◆ Passage provided

┄┄┄┄┄┄┄┄┄┄┄┄┄┄┄┄┄┄┄┄

Hi all,

I've spent a little while porting an optimization from Python 3 to
Python 2.7 (http://bugs.python.org/issue4753).  The idea of the patch is
to improve performance by dispatching opcodes on computed labels rather
than a big switch -- and so confusing the branch predictor less.

The problem with this is that the last bit of code for each opcode ends
up being the same, so common subexpression elimination wants to coalesce
all these bits, which neatly and completely nullifies the point of the
optimization.  Playing around just building from source directly, it
seems that -fno-gcse prevents gcc from doing this, and the resulting
interpreter shows a small performance improvement over a build that does
not include the patch.

┄┄┄┄┄┄┄┄┄┄┄┄┄┄┄┄┄┄┄┄

◆ Records
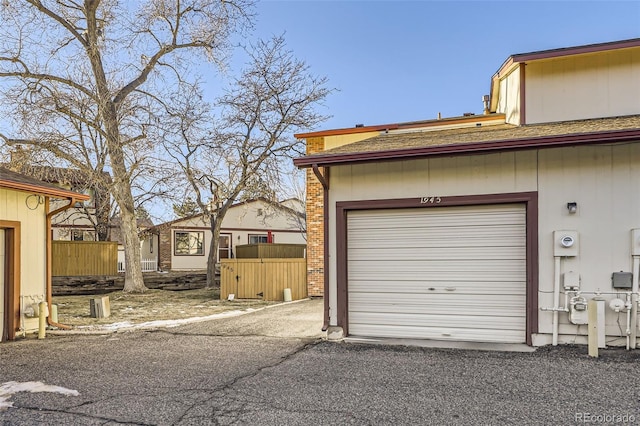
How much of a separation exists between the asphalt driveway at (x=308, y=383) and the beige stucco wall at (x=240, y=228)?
20598 millimetres

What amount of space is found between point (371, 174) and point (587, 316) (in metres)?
3.87

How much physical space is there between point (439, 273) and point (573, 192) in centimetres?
235

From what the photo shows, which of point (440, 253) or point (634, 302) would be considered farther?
point (440, 253)

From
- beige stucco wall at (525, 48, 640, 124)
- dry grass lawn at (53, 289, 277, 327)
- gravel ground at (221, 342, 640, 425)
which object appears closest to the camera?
gravel ground at (221, 342, 640, 425)

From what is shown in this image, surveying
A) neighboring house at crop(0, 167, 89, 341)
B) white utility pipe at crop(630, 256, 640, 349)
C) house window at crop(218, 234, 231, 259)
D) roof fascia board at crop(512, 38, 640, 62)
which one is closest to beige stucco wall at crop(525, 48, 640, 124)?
roof fascia board at crop(512, 38, 640, 62)

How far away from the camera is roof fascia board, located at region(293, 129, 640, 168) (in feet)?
20.7

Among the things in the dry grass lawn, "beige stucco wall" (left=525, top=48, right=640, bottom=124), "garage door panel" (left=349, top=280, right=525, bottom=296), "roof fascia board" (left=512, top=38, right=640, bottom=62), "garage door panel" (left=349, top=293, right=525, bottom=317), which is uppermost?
"roof fascia board" (left=512, top=38, right=640, bottom=62)

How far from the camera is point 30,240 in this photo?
8.94 m

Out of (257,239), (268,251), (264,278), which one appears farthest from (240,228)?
(264,278)

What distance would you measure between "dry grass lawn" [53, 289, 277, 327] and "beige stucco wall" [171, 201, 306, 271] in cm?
1115

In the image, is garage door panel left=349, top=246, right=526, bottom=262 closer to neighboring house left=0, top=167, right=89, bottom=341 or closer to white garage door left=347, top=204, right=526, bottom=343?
white garage door left=347, top=204, right=526, bottom=343

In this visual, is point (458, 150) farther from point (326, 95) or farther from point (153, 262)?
point (153, 262)

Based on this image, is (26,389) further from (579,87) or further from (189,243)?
(189,243)

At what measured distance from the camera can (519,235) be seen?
24.1ft
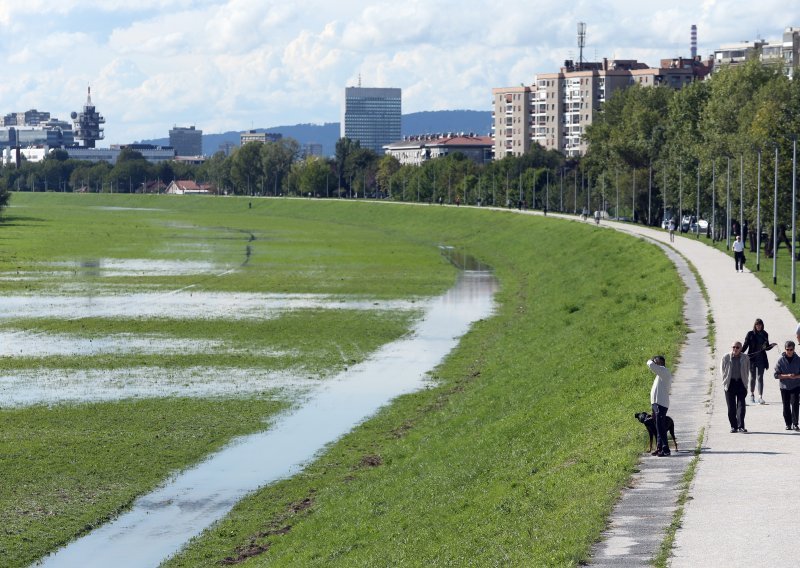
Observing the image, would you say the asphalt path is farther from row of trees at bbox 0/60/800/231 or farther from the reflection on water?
row of trees at bbox 0/60/800/231

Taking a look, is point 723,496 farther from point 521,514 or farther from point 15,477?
point 15,477

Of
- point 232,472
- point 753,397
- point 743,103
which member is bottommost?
point 232,472

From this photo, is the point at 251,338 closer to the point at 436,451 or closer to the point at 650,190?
the point at 436,451

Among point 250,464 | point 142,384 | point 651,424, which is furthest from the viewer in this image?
point 142,384

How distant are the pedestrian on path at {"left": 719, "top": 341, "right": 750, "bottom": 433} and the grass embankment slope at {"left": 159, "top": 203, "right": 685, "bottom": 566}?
75.9 inches

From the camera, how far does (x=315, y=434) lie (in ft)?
125

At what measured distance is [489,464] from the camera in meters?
30.6

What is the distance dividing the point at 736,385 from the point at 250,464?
39.6ft

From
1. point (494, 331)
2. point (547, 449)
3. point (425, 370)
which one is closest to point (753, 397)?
point (547, 449)

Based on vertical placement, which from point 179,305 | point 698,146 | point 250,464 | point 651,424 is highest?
point 698,146

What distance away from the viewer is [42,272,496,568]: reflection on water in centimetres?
2692

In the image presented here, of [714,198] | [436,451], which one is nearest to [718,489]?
[436,451]

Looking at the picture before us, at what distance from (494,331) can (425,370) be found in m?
11.7

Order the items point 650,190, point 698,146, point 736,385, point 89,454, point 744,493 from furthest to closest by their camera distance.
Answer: point 650,190 → point 698,146 → point 89,454 → point 736,385 → point 744,493
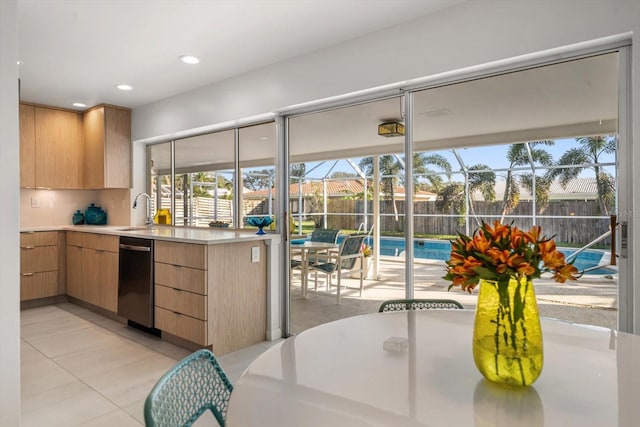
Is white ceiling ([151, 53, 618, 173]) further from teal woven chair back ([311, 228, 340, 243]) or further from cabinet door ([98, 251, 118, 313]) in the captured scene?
cabinet door ([98, 251, 118, 313])

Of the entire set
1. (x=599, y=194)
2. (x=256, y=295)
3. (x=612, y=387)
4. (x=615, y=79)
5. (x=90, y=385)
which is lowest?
(x=90, y=385)

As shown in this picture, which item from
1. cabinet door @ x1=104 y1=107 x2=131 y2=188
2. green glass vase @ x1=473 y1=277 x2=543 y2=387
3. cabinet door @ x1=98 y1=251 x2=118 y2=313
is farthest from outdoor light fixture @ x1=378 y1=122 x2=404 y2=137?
cabinet door @ x1=104 y1=107 x2=131 y2=188

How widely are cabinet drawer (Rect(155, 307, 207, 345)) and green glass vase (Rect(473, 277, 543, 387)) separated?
8.49ft

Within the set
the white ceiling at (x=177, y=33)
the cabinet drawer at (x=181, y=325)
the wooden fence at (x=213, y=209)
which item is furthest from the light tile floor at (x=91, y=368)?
the white ceiling at (x=177, y=33)

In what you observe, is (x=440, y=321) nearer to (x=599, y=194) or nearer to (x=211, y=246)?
(x=599, y=194)

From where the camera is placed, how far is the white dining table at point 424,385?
0.82 metres

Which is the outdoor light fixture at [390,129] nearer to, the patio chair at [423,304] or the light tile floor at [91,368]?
the patio chair at [423,304]

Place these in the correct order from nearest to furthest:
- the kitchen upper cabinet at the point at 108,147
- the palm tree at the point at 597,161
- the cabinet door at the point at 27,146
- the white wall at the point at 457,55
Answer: the white wall at the point at 457,55, the palm tree at the point at 597,161, the cabinet door at the point at 27,146, the kitchen upper cabinet at the point at 108,147

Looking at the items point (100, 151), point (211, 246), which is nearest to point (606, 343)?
point (211, 246)

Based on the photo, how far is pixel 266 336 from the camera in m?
3.60

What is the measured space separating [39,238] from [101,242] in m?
1.03

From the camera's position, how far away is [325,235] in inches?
144

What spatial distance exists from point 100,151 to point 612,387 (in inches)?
213

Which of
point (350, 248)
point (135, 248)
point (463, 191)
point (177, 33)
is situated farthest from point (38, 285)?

┄┄┄┄┄┄┄┄┄┄┄┄┄┄┄┄┄┄┄┄

◆ Task list
a - Write out the part of the Python optimization post starting at "I've spent a" and ending at "include the patch.".
b - Pick up the Python optimization post after its last sentence and continue it.

◆ Responses
a -
I've spent a little while porting an optimization from Python 3 to
Python 2.7 (http://bugs.python.org/issue4753).  The idea of the patch is
to improve performance by dispatching opcodes on computed labels rather
than a big switch -- and so confusing the branch predictor less.

The problem with this is that the last bit of code for each opcode ends
up being the same, so common subexpression elimination wants to coalesce
all these bits, which neatly and completely nullifies the point of the
optimization.  Playing around just building from source directly, it
seems that -fno-gcse prevents gcc from doing this, and the resulting
interpreter shows a small performance improvement over a build that does
not include the patch.

b -
However, when I build a debian package containing the patch, I see no
improvement at all.  My theory, and I'd like you guys to tell me if this
makes sense, is that this is because the Debian package uses link time
optimization, and so even though I carefully compile ceval.c with
-fno-gcse, the common subexpression elimination happens anyway at link
time.  I've tried staring at disassembly to confirm or deny this but I
don't know ARM assembly very well and the compiled function is roughtly
10k instructions long so I didn't get very far with this (I can supply
the disassembly if someone wants to see it!).

Is there some way I can tell GCC to not compile perform CSE on a section
of code?  I guess I can make sure that the whole program, linker step
and all, is compiled with -fno-gcse but that seems a bit of a blunt
hammer.

I'd also be interested if you think this class of optimization makes
little sense on ARM and then I'll stop and find something else to do :-)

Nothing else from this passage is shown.